Вздрогнув от неожиданности, Константин бросил взгляд на лежащих на полу парней. Ни один, ни второй все еще не пришел в себя. Похоже, работая кулаками, он слегка переусердствовал. Но кто ж знал, что у этих горилл такие слабые головы?
Телефонные звонки прекратились, и Константин вскочил на ноги.
«Пора смываться!»
Менее чем через минуту он уже сбегал по ступенькам крутой лестницы, прислушиваясь к ударам сердца и мысленно уговаривая себя выбросить из головы это неприятное приключение. Даже если ему дали правильный адрес, Полина могла продать квартиру и переехать. Не исключено, что в другой город. А что касается того мужика с залысинами, труп которого остался лежать в четырнадцатой квартире, то пусть земля ему будет пухом. Правда, Константин очень сомневался, что несчастного похоронят по христианским обычаям. Скорее всего сожгут в крематории или закопают в глухом лесу. Или, того хуже, отдадут на съедение рыбам…
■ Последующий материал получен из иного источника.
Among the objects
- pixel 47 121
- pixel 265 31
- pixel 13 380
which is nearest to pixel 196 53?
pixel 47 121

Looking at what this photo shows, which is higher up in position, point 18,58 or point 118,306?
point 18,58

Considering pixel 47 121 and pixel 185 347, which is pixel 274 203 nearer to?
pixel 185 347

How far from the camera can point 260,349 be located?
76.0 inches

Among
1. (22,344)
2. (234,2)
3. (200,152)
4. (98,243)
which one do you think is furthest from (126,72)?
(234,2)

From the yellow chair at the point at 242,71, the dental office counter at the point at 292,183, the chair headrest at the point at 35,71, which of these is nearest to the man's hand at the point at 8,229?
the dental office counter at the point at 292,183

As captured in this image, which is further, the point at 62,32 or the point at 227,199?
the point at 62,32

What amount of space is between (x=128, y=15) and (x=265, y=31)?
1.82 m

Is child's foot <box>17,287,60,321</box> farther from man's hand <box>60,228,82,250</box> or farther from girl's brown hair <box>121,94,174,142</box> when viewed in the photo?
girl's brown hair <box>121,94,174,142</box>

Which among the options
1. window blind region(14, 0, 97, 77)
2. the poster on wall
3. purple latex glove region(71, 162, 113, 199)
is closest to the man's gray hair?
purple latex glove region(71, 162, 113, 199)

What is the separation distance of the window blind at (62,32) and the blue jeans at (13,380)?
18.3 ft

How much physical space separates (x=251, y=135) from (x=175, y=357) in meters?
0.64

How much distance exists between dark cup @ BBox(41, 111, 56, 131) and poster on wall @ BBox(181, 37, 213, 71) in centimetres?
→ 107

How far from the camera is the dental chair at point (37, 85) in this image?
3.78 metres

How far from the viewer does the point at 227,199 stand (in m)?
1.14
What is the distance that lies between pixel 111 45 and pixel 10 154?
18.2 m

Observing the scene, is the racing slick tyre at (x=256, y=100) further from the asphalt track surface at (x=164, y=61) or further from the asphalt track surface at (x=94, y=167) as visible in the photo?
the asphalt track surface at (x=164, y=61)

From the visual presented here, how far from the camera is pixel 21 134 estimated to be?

Лишь когда за ним захлопнулась дверь подъезда, Константин вдруг заметил, что все еще сжимает в руке паспорт, найденный в кармане покойника. Надо же, он совершенно забыл про него! Мгновение поколебавшись, сунул синюю книжечку в куртку.
«Избавлюсь при первой же возможности!» – твердо решил он и уверенным шагом направился в сторону центрального проспекта, переливающегося огнями, словно новогодняя елка…
Гостиница, в которой поселился Константин Панфилов, мало походила на пятизвездочный отель. Несмотря на приличную сумму, которую ему пришлось выложить за номер-люкс, расположенный на втором этаже, сервис не соответствовал европейским стандартам. Полотенца в номере были влажными, унитаз урчал, а мебель на первый взгляд казалась совершенно добитой. Константин даже засомневался – не ошиблась ли дежурная-администратор, выдав ему ключ именно от этого номера?
Впрочем, он никогда не был ярым поклонником комфорта. Несколько ночей мог бы перекантоваться и в гораздо худших условиях. А здесь хотя бы есть телевизор и холодильник, так что со скуки или голодной смертью он точно не умрет.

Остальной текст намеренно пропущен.